In the farm things seemed to have taken a turn for the better. Peter Palmer, having been assured that he was delivered from debt, seemed to take a new lease of life. The wheat harvest promised to be plentiful, the berry crop had been good, and old Silas reported well of the sheep, the last flock driven to Bristol market having fetched a fair price from the dealers; and as to the poultry, Dorothy Burrow declared that, now Goody Renton was dead, the later broods were all healthy, and that it was her evil eye which had done to death so many in previous summers.
Mr Barrett was still in occasional attendance on the Squire, and never failed to stop at Bishop's Farm when he passed, either going or coming.
He was always cheery and hopeful, and in advance of the general practitioner of those days in many ways. He brought Bryda books and newspapers; but when she asked news of Thomas Chatterton he would put off a direct answer.
Another question, often on her lips, about the Squire he parried; and when she asked, 'Is there any way of getting Jack Henderson back—of letting him know?' Mr Barrett would shake his head.
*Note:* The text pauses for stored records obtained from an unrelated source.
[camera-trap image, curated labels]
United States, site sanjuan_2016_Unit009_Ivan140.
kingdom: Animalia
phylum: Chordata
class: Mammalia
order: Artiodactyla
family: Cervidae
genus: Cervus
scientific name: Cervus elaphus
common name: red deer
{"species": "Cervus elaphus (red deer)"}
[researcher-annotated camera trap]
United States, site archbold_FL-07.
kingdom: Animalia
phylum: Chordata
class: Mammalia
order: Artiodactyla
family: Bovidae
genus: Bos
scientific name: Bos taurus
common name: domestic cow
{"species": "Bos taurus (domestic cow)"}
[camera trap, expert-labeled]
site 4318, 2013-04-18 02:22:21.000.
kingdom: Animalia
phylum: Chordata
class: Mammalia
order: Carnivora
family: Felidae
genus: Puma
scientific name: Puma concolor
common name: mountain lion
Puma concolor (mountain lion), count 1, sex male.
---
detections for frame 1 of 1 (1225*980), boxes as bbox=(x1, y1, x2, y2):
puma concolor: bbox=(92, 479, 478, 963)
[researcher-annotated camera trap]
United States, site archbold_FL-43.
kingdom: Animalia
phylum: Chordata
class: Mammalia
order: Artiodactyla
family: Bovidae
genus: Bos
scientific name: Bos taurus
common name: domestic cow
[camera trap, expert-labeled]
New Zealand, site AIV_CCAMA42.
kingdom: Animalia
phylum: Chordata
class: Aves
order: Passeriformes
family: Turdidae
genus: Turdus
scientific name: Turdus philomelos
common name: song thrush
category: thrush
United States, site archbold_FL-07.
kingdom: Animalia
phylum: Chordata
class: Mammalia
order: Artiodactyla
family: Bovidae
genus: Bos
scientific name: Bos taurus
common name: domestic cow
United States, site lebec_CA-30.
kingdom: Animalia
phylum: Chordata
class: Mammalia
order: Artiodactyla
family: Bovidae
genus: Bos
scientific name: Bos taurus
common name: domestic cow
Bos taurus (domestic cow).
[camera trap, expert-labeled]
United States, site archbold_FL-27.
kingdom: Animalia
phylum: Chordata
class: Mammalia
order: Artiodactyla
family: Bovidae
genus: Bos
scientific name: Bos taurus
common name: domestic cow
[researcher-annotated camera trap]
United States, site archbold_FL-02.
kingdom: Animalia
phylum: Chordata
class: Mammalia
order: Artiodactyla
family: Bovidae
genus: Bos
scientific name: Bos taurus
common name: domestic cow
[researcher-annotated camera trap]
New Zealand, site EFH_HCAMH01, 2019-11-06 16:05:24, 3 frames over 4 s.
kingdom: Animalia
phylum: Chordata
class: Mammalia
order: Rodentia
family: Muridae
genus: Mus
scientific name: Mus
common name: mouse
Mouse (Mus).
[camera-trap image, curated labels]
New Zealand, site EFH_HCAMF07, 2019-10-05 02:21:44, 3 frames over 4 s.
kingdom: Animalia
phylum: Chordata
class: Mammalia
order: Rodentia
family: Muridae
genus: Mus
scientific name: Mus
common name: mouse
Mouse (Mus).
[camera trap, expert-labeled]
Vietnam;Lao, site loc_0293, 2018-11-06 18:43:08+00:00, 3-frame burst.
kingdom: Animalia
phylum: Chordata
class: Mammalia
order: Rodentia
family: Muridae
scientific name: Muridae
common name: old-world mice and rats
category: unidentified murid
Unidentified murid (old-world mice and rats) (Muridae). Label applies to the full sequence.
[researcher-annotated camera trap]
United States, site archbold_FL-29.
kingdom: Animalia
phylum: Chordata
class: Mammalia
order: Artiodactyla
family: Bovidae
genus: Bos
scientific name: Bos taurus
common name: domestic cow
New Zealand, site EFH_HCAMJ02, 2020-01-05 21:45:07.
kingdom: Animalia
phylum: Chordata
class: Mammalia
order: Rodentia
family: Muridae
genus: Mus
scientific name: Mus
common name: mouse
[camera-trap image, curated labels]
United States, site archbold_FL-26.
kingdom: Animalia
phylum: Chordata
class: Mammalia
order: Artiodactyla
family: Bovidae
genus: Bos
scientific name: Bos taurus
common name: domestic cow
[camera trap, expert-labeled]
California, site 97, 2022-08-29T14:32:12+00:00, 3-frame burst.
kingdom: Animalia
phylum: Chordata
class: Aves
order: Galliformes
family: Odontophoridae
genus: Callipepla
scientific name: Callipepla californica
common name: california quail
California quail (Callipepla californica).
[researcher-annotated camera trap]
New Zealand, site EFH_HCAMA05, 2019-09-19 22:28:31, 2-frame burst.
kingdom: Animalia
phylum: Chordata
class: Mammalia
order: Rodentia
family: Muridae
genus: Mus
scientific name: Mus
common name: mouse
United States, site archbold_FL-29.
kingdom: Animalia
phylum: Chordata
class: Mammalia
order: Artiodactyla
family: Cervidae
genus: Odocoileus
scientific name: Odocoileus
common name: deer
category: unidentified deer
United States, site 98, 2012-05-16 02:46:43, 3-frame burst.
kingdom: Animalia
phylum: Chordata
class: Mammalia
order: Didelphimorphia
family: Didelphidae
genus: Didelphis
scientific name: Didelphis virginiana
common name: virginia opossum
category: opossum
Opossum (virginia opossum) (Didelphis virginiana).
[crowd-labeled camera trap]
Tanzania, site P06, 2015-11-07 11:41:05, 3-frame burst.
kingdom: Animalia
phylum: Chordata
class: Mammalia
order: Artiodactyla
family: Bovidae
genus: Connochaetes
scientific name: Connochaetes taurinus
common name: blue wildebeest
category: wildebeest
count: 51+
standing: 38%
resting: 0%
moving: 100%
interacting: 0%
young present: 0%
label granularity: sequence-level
'I am afraid not; but don't vex yourself, my dear. He may be making his fortune, and come back one day a rich man.'
'Ah! but he will always have that face before him, lying dead, as he thought. Even now I can't forget it.'
'Oh! come, come! the Squire is better. He was able to set his hand to a document to-day, and Nurse says he is not so wandering in his sleep. He'll do in time.'
And while these glowing August days of 1770 went on, and the golden corn ripened, and the trees in the orchard were laden with rosy fruit, while the hills wore their imperial robes of purple and gold, and partridges, all unconscious of their coming fate, rose in covies from the stubble, London streets were hot and dusty, and there, up and down, paced the boy poet, nearing the tragic end of all his bright dreams and all his proud aspirations.
The pathetic story need not be told in detail here. From the moment when he left Mr Lambert's house, and went to try his fortune in the great city of London, he drifted away from his Bristol friends and Bristol ties.